SELECTED TEXT:
+-------+
Anna Biller’s The Love Witch is not Hallmark material. Engrossing though the acclaimed 2016 independent sex-horror film may be, it doesn’t exactly sound like an ideal date movie: It’s the story of an abuse survivor who turns to witchcraft in an attempt to find true love, but who’s so good at her work and so numb to the needs of her lovers that she drives a series of men to insanity and death with the pure power of her sexual and romantic energy.
However, this overview of the film — which is now available for streaming or download via its distributor, Oscilloscope Pictures — barely scratches the surface. In all the ways that count, other than, y’know, the untimely deaths of the male characters, The Love Witch is this year’s Valentine’s Day movie to beat.
For starters, The Love Witch is film as a sensual experience. The sets, the costumes, the lighting, even the cast are as decadent and delicious to look at as a chocolate-covered strawberry is to taste. Shot and edited on film to create a lush throwback look that belies the arduous process involved, it’s a movie designed to make every color and texture pop. Eye shadow, blush, and lip gloss look like they’d smear if you touched the screen. The countless shots of food and drink will make your mouth water. The kaleidoscopic effects of hallucinogens and occult rituals alike are recreated to intoxicating effect.
+-------+
RECORDS SUPPLIED:

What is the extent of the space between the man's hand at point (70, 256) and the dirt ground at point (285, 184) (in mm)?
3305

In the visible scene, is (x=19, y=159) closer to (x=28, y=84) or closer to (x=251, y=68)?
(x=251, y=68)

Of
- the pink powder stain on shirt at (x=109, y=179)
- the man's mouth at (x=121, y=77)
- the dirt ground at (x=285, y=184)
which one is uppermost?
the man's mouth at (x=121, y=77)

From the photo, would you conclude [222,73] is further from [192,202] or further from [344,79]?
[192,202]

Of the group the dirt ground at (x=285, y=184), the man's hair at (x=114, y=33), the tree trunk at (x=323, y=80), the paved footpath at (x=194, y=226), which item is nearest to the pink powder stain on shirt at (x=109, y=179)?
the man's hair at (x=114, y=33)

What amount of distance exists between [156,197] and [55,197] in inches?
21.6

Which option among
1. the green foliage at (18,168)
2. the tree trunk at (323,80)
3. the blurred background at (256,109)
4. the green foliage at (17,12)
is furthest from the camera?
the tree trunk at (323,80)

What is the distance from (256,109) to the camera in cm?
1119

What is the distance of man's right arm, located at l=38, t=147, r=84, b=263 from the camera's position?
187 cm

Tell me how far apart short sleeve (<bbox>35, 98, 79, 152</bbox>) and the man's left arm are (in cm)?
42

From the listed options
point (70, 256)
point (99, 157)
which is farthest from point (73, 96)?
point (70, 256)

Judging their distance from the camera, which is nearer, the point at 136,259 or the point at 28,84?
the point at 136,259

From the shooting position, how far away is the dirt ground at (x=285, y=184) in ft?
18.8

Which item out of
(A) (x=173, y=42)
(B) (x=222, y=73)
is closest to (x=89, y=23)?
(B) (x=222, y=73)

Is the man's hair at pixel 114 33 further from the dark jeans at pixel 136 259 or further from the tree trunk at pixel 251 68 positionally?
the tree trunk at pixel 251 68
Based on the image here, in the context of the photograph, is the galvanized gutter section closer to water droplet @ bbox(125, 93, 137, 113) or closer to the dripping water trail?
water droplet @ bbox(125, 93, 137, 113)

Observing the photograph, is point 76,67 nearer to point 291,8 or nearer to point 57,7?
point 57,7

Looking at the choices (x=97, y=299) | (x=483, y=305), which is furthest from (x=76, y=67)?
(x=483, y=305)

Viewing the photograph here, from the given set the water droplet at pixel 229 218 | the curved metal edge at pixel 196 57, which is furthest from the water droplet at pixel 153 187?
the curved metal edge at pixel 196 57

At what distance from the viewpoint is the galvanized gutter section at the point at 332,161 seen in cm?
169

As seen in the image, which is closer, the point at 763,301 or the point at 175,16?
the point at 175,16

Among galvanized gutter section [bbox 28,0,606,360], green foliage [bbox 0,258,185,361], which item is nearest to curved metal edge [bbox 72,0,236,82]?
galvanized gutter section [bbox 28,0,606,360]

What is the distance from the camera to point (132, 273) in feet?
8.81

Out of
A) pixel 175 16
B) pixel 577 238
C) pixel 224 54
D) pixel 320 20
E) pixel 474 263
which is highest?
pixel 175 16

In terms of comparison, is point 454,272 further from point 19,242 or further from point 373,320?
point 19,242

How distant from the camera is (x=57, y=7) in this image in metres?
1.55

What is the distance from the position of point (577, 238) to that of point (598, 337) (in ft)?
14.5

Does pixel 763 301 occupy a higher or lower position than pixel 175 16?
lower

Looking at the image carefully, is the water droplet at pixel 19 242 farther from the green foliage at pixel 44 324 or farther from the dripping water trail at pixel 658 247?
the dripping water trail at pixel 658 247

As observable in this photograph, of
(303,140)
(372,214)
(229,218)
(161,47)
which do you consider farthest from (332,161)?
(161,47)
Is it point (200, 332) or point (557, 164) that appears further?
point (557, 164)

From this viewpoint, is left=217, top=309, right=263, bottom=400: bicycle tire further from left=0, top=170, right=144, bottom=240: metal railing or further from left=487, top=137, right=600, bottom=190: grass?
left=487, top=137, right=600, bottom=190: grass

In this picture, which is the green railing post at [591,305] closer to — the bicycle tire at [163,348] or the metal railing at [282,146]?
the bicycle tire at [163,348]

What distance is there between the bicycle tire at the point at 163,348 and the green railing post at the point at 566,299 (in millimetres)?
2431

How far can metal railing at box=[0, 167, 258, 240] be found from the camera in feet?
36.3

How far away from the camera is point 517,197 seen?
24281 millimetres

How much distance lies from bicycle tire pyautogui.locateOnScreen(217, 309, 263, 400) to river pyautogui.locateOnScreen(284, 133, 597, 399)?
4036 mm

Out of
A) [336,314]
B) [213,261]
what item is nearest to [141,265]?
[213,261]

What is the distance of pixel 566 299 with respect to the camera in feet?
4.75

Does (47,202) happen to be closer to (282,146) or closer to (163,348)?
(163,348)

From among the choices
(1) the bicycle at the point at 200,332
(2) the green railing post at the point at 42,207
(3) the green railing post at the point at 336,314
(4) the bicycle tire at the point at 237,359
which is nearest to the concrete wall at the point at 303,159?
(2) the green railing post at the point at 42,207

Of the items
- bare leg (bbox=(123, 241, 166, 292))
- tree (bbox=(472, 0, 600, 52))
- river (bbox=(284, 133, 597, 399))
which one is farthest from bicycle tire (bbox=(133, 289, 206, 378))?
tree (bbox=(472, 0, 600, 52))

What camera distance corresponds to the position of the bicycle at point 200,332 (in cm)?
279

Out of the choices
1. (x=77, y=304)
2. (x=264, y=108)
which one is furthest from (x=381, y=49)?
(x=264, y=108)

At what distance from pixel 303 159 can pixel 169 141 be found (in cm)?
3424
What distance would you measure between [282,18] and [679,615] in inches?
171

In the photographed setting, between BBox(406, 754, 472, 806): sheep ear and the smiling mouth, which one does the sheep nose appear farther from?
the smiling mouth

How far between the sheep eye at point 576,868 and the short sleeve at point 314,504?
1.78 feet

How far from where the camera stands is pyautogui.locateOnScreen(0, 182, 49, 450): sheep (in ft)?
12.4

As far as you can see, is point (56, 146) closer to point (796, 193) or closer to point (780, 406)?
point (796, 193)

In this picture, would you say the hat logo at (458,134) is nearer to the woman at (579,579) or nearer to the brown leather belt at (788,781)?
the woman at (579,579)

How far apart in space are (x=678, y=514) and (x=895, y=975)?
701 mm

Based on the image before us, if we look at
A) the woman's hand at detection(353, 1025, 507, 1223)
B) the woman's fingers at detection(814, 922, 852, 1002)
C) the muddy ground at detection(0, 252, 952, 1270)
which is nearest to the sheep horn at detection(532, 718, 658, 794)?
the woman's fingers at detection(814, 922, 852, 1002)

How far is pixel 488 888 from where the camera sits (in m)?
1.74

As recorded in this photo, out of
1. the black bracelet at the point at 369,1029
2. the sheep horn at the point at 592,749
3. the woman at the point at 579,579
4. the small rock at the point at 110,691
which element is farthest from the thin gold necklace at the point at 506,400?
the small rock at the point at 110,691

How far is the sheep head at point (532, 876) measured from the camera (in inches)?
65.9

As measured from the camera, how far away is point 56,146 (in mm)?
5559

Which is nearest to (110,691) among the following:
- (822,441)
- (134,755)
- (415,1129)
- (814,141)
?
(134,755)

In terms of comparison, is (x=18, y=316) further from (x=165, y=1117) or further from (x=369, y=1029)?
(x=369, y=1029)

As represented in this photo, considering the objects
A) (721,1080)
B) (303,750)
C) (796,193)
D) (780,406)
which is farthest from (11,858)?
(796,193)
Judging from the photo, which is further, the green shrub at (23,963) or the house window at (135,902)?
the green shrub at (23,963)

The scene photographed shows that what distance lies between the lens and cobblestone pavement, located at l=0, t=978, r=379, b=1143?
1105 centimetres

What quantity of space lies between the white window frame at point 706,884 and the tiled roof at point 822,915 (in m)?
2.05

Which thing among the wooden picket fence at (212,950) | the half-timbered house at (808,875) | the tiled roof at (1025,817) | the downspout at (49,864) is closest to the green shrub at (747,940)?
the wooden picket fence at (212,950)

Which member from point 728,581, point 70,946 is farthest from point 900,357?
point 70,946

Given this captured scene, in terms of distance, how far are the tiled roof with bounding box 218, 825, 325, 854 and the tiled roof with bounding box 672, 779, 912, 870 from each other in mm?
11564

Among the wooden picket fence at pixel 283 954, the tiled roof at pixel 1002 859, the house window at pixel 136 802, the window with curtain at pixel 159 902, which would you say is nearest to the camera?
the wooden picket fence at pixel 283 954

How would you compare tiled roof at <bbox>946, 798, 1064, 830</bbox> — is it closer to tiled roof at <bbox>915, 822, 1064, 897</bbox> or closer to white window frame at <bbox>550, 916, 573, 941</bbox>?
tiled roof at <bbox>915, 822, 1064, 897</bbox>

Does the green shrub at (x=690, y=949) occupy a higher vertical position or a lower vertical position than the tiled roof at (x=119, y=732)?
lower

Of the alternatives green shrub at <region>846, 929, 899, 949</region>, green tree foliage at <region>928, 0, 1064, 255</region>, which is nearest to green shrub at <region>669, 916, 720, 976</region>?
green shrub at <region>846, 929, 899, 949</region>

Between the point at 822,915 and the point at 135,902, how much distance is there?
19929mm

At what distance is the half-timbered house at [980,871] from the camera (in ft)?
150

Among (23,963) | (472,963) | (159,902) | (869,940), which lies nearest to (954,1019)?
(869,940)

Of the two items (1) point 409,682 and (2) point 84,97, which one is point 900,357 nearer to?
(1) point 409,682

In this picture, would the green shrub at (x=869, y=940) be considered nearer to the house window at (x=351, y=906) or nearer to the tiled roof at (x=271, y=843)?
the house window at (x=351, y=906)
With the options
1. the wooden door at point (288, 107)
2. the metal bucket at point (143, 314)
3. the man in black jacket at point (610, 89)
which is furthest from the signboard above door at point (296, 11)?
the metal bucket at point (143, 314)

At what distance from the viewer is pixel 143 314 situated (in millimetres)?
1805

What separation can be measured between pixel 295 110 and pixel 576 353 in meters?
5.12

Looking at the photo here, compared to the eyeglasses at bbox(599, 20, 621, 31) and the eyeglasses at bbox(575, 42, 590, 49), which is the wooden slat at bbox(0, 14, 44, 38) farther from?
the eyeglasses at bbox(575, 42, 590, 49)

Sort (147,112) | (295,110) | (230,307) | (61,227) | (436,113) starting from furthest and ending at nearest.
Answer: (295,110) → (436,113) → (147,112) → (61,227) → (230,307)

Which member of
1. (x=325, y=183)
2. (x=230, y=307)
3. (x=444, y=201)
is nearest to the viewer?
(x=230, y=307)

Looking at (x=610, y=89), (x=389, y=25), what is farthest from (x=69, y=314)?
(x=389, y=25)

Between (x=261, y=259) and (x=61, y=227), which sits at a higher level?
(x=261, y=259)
+-------+
REQUIRED TASK: Continue the piece on The Love Witch, starting right after its last sentence.

EXERCISE ANSWER:
And whether male or female, human skin has rarely looked so inviting to touch as it does here. The vintage quality of The Love Witch’s cinematography adds a certain distance to our view of the characters, a lack of immediacy that gives us an aesthete’s view of the characters’ sexual liaisons. Multiple prolonged sequences of men and women getting dressed and undressed enhance our appreciation of bodies and their presence in the world. Throw in the retro styling of Samantha Robinson as the titular witch Elaine, and Gian Keys as her love interest, and the movie is drawing from the power of decades of pinup-worthy hunks and heroines.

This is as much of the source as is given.